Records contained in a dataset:
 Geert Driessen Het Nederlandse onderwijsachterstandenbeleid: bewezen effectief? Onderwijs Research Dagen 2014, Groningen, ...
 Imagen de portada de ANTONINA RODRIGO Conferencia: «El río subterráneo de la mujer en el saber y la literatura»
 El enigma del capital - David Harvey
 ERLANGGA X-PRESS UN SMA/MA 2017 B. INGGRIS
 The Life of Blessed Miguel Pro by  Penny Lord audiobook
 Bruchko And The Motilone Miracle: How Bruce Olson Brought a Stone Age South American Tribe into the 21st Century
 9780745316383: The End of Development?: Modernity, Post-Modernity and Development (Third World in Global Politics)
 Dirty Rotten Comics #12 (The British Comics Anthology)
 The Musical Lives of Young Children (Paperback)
--
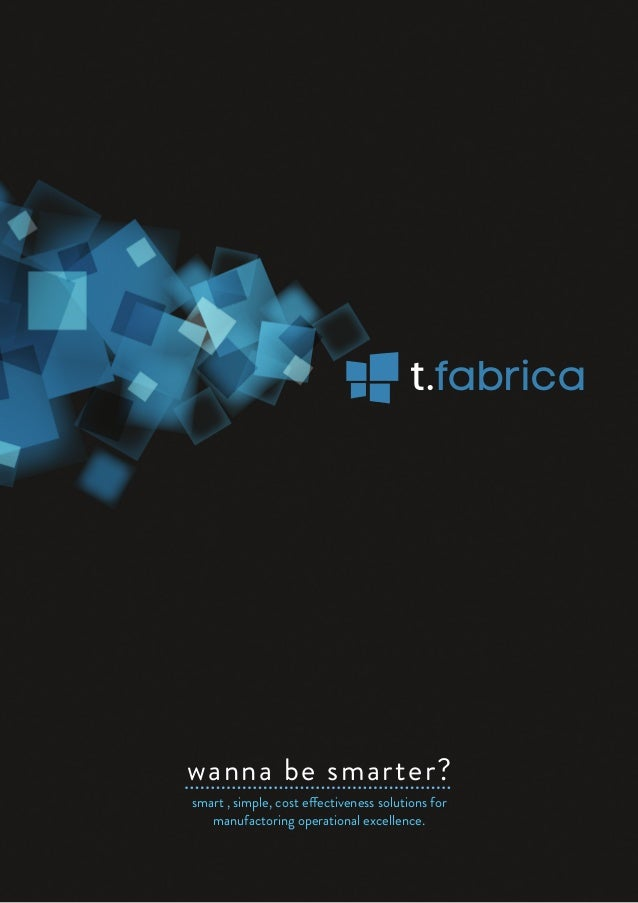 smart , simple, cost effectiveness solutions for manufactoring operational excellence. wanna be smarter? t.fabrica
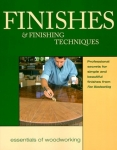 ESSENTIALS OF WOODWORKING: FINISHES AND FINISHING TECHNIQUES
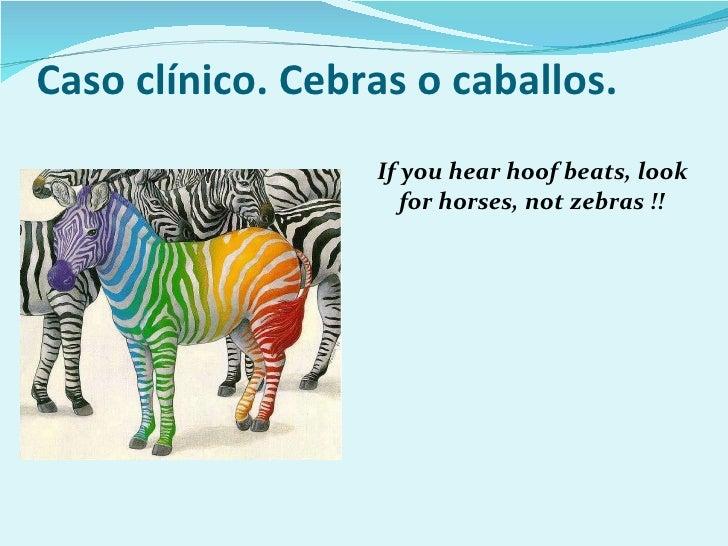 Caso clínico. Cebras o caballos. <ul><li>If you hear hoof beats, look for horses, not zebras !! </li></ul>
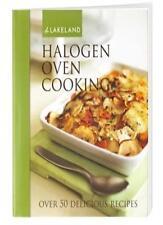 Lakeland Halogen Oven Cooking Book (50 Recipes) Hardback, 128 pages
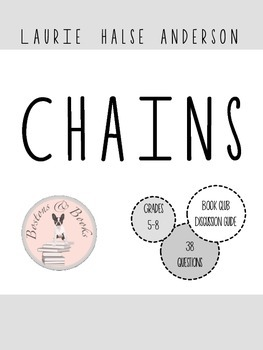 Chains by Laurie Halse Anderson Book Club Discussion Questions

• _TASK OBJECTIVE_
Using the data above, transcribe the lines that run from the line with "Dirty Rotten Comics" to the line with "The Musical Lives", both ends kept, and output nothing else.

• _SOLUTION_
 Dirty Rotten Comics #12 (The British Comics Anthology)
 The Musical Lives of Young Children (Paperback)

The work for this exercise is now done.